### Trecho do texto
Denise Simonato, delegada titular da Delegacia de Defesa da Mulher, em Presidente Prudente (SP)
Bruna Bonfim/g1
Uma vez que a mulher toma a decisão de denunciar, o trabalho das delegadas, escrivães e investigadoras começa de forma imediata.
“A vítima quando chega aqui, inicialmente ela vai registrar um Boletim de Ocorrência. Ela vai passar pela recepção, pelo atendimento, vai relatar os fatos e vai ser feito o registro inicial do Boletim de Ocorrência. Se ela comunicar que também deseja uma medida protetiva, também vai ser feito esse pedido, ela vai ser ouvida em declarações, vai ser feito esse pedido, nós encaminhamos esse pedido ao Fórum para que seja analisado judicialmente e, depois disso, vai ser instaurado um inquérito policial. Ela vai ser ouvida por uma escrivã de polícia e vão ser colhidas as provas, vão ser ouvidas testemunhas, vai ser ouvido o autor e depois de toda a investigação concluída nós encaminhamos o inquérito policial para o Fórum, para segunda análise, para a segunda fase processual”, descreveu Denise.

### Dados do exercício
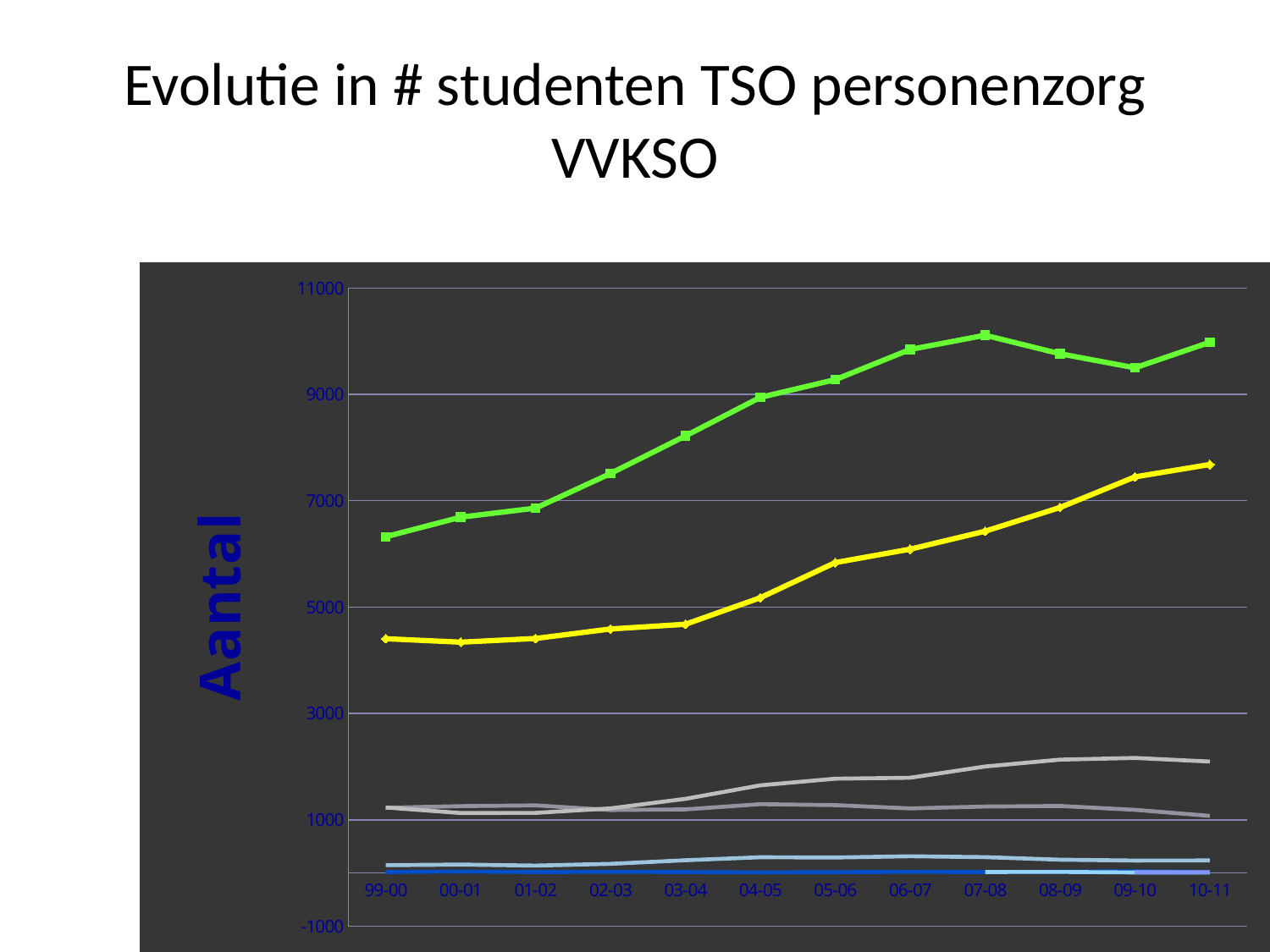
Is the value of the yellow line at 99-00 greater or less than 5000? less Is the value of the yellow line at 10-11 greater or less than 7000? greater In which school year does the yellow line reach its highest value? 10-11 Is the value of the upper grey line at 99-00 greater or less than 2000? less How many school years are shown along the x axis? 12 What kind of chart is shown on the slide? line chart At 10-11, which line has the larger value, the green line or the yellow line? green line What is the label of the vertical axis? Aantal What is the title of the slide containing the chart? Evolutie in # studenten TSO personenzorg VVKSO Does the yellow line generally rise or fall from 99-00 to 10-11? rise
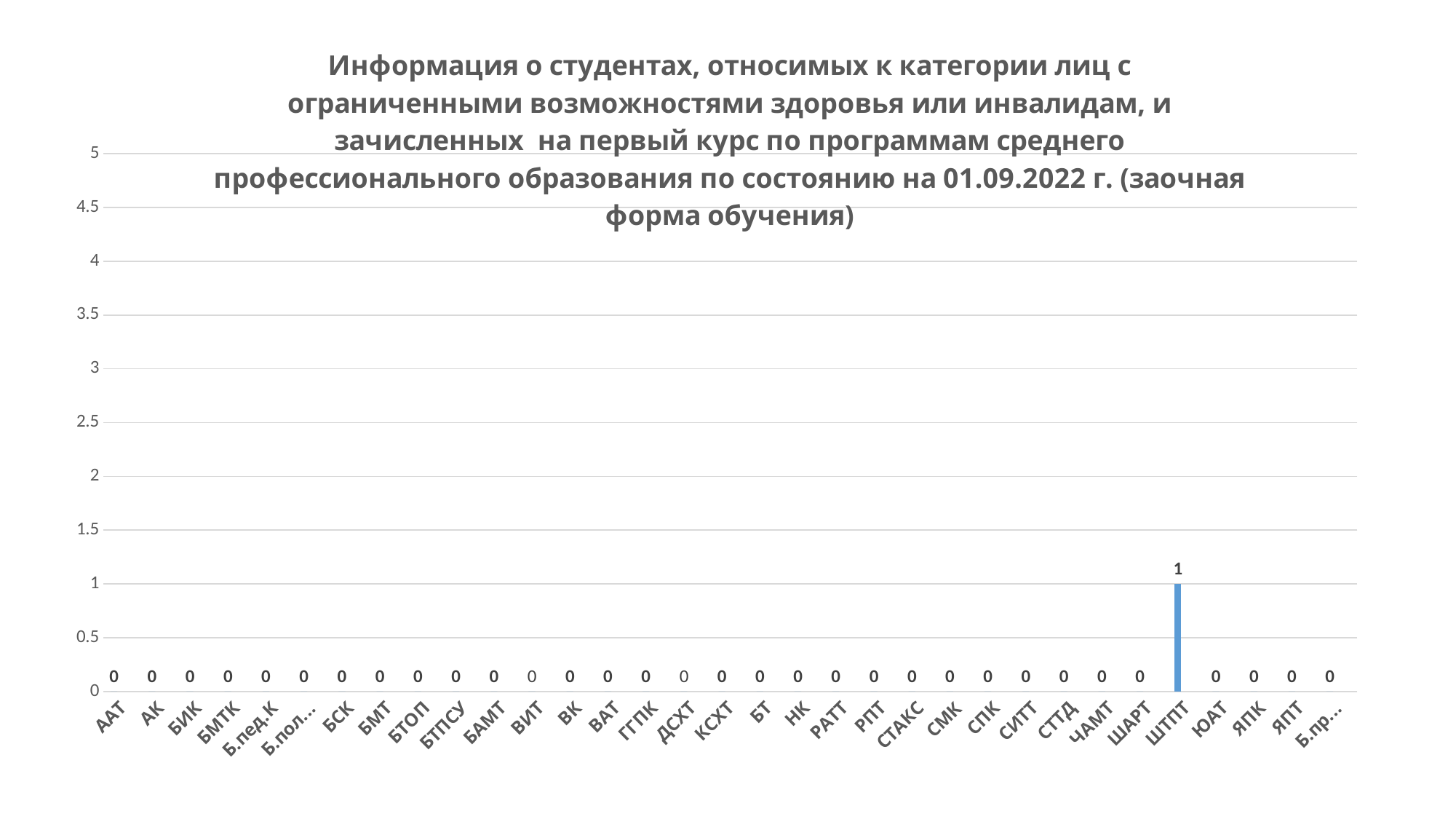
What is the value for ШТПТ? 1 Which category has the highest value? ШТПТ What is the value for СМК? 0 Which is larger, the value for ШТПТ or the value for ЯПК? ШТПТ What is the value for ЮАТ? 0 What is the value for ААТ? 0 What is the total of all values plotted in the chart? 1 What is the highest tick value shown on the y axis? 5 How many categories are shown on the x axis? 33 What kind of chart is shown on the slide? bar chart Is the value for ШТПТ greater or less than 2? less What is the difference between the value for ШТПТ and the value for БСК? 1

### Aplicação da leitura
A. No texto sobre a Delegacia de Defesa da Mulher, a frase que começa com "Uma vez que a mulher toma a decisão" cita as profissionais cujo trabalho começa de imediato. Liste todas elas.
B. Dê continuidade ao texto sobre a Delegacia de Defesa da Mulher a partir do ponto em que ele termina.

### Lista de respostas
A. Delegadas, escrivães e investigadoras.

B.
Vítimas podem solicitar medida protetiva nas Delegacias de Defesa da Mulher
Bruna Bonfim/g1
A medida protetiva tem como principal objetivo proteger a mulher que esteja em situação de risco, vulnerabilidade ou perigo. Ao ser concedida, o agressor fica proibido de aproximar-se da vítima, em qualquer lugar que ela esteja.
Desta forma, até que a mulher entenda que ela está correndo risco, a medida protetiva deve acompanhá-la.
“As medidas protetivas geralmente acompanham o curso do inquérito policial e depois do processo penal. Só que na verdade elas podem vigorar até o momento, a lei prevê que elas vigorem até que a vítima estiver sentindo em situação de risco, enquanto ela permanecer em situação de risco, as medidas protetivas vão vigorar”, ressaltou a delegada.
Delegacia de Defesa da Mulher (DDM), em Presidente Prudente (SP)
Bruna Bonfim/g1
Crescimento de Boletins de Ocorrências
A procura por ajuda tem aumentado a cada ano. Ainda segundo a delegada, o crescimento de registro de Boletins de Ocorrências de violência doméstica é considerado expressivo.
“Esse ano nós chegamos, até na semana passada, ao número de 2 mil B.O’s que foram registrados aqui ou encaminhados para gente, porque às vezes o b.o são registrados no Plantão, mas, como envolve violência doméstica, familiar ou crimes sexuais, são direcionados para a DDM”, explicou.
A delegada acredita que o aumento dos números se dá não apenas pelo possível crescimento da violência, mas sim pela procura por ajuda está se tornando cada vez mais recorrente.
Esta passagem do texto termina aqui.